Flesh-colored Band-Aids
What? Blacks and Latinos don’t have flesh?
Good hair
It technically means healthy hair. So how did the term become synonymous with white folks’ hair? And since when did comb-overs become the picture of follicle health? And when was the last time you saw a combed-over Afro?
Gypsy
The Roma or Romani people who trace their roots primarily to central and eastern Europe and, before that, purportedly to Egypt, from which the word “gyp” comes. Because many of these different looking and different speaking Roma or Romani people migrated frequently and, in order to survive, cultivated a lifestyle of buying and selling goods from and to the foreigners they often encountered, there sometimes were business disputes that ultimately led to stereotyping them as con artists, hence the word “gyp” has become synonymous with “cheat.”
Hip! Hip! Hurray! (originally Hip! Hip! Hurrah!)

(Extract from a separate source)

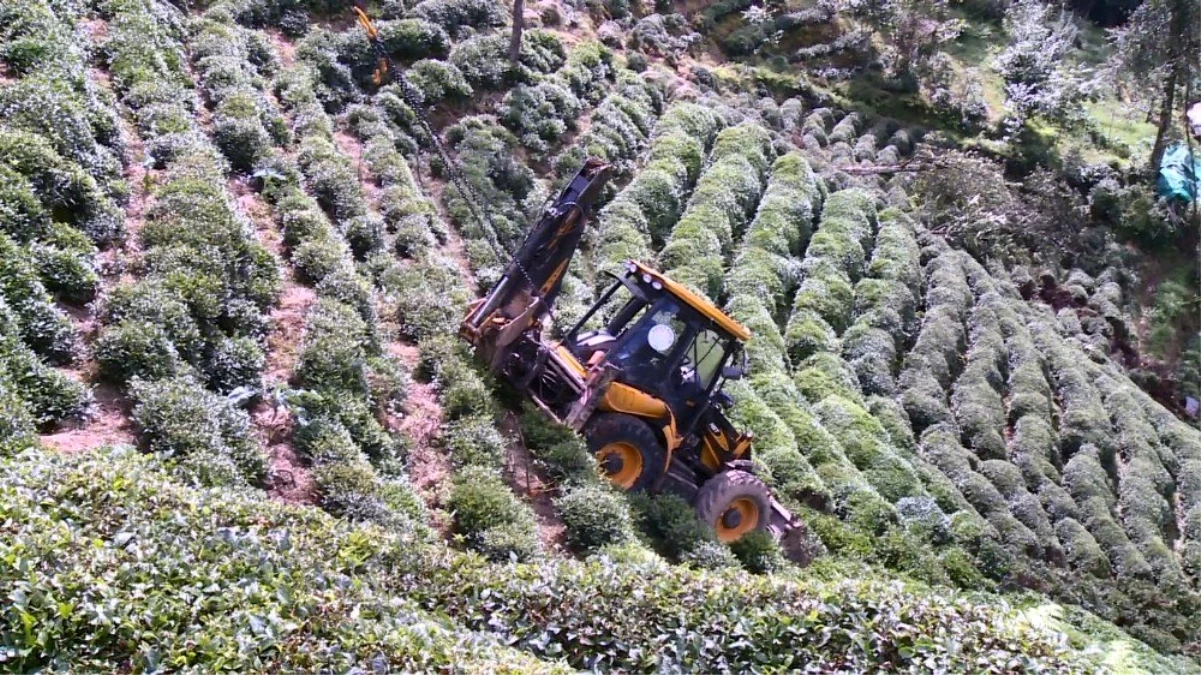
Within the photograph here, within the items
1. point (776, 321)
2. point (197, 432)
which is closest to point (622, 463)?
point (197, 432)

The “hip” is a notarica based on the first letters of “Hierosolyma Est Per ‘dita,” which is what German knights yelled to mean “Jerusalem is destroyed” during their so-called “Jew hunts” in the Middle Ages. You think maybe you should come up with a new celebratory cheer now?
Illegal immigrant
An immigrant is a human being. And a human being cannot be illegal. Ipso facto, there’s no such thing as an illegal immigrant. But what about the white settlers who invaded the red people’s land, killed many of them, forcibly relocated the survivors, and took their land at gunpoint? And didn’t Americans rob Arizona, California, Nevada, New Mexico, Texas and Utah, as well as parts of Colorado, Kansas, Oklahoma and Wyoming from Mexico? Well, I guess you should forget all that shit I just said about no illegal immigrants.
Indian summer
It’s the term for misleadingly warm weather during the fall or early winter months … similar to the misleading—and deceitful—nature of the so-called “savage Indian.” That’s not cool, or warm either!
Native Americans
Red men, women and children were here long before America existed. Calling them “Native Americans” is like calling Earthlings “Native New Martians” after the little green creatures with ray-guns conquer this planet.
On the warpath
If this is meant to refer to the white settlers who robbed, raped, pillaged and murdered, then it’s a historically precise phrase. But if it’s meant to refer to red people who fought unsuccessfully to try to save their families and homes, then it’s racist bullshit.
Oriental
Why is it that Europeans believe the world (and even the universe) revolves around them as the center of everything? Oriental means eastern, thereby identifying Asian countries in terms of their location relative to Europe. And please don’t get me on the warpath about Egypt (a.k.a. Kemet). It’s not in the Middle East, dammit. It’s in North Africa, dammit.
Paddy wagon
It supposedly refers to large police vehicles that were needed to transport the large number of stereotypically intoxicated Irish folks, also called Patricks (as in St. Patrick’s), Pattys, or Paddys. However, there’s an opposing argument about the term, one that says it’s commendation not condemnation. It states that at the time when the phrase became popular, many policemen were Irish and those Irish cops drove police vans called paddy wagons. You decide, but only if you’re Irish because only Irish are allowed.
Russian roulette
John Bushnell, a Northwestern University professor of Russian history, found no evidence whatsoever that Russian soldiers or any other Russians invented or even popularized this psychotic game of suicide.
Voodoo economics
This is Ronald Reagan’s derogatory “anti-Haitian culture” term for supply-side economics—in other words, something based on unreal and impractical concepts, like spooky supernaturalism. See bad juju above, particularly the part about walking on water and coming back from the dead and being born from immaculate conception. Nothing unreal or impractical or spooky or supernatural about any of that. Of course not.